PierreO · October 31, 2018, 3:50am

You can understand why the gradient gets smaller by looking at the curve Jeremy showed earlier (the U shaped one). The gradient is basically the slope of that curve, and the closer you get to the minimum, the closer to 0 the slope becomes.

evan.xiong · October 31, 2018, 3:50am

I was asked the same question.

ram_cse · October 31, 2018, 3:51am

dotkay · October 31, 2018, 3:51am

does it make a difference (final result) if I choose mini-batches randomly vs sequentially in some order, say 0…31, 32…63, etc?

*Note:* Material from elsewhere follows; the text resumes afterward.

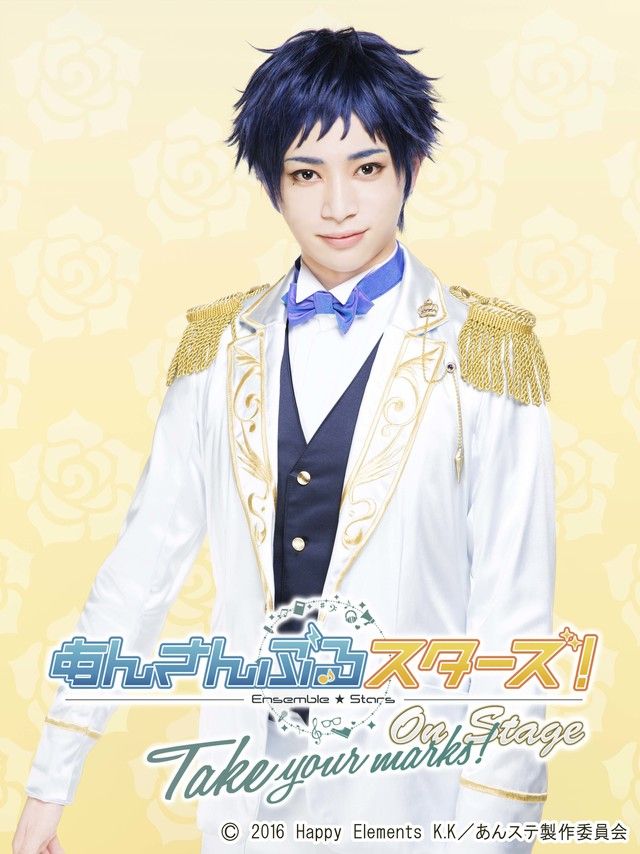 あんスタ 夢ノ咲卒業ライブ 伏見弓弦 波乱の夢ノ咲／君と立つグラデュエーション | ☆jurin☆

sgugger · October 31, 2018, 3:52am

It does: during training it is best to have random indexes to build your mini-batches, this will avoid the model learning the answers in order.

manan · October 31, 2018, 3:53am

How many is “too many” epochs?

Mauro · October 31, 2018, 3:53am

initially 3e-3

lesscomfortable · October 31, 2018, 3:53am

There is no way to know beforehand. That’s why it is good to train for some epochs and see if the validation loss is still decreasing. If the loss start to improve very little, you should stop training.

sgugger · October 31, 2018, 3:53am

Jeremy gave some elements to answer that earlier, but sadly there’s no good answer to that question.

aidan.davis · October 31, 2018, 3:54am

How is learning answers in order possible?

sgugger · October 31, 2018, 3:55am

It’s more like an image. But the model will lean better with shuffled images fed to him, this has been proven experimentally.

KarlH · October 31, 2018, 3:55am

When we update the parameters in the with torch.to_grad() step, does that also zero the gradients before the next loss calculation?

rreilly · October 31, 2018, 3:56am

anyone else experiencing “! sudo add-apt-repository ppa:mc3man/trusty-media” failing?

shub.chat · October 31, 2018, 3:56am

Are all batch grabs within an epoch without replacement.Means in all cases will each batch be absolutely different than the last?

cedric · October 31, 2018, 3:56am

Rachel’s video: There’s no such thing as “not a math person” reference during the class.

lesscomfortable · October 31, 2018, 3:57am

In one epoch yes, no batches are repeated.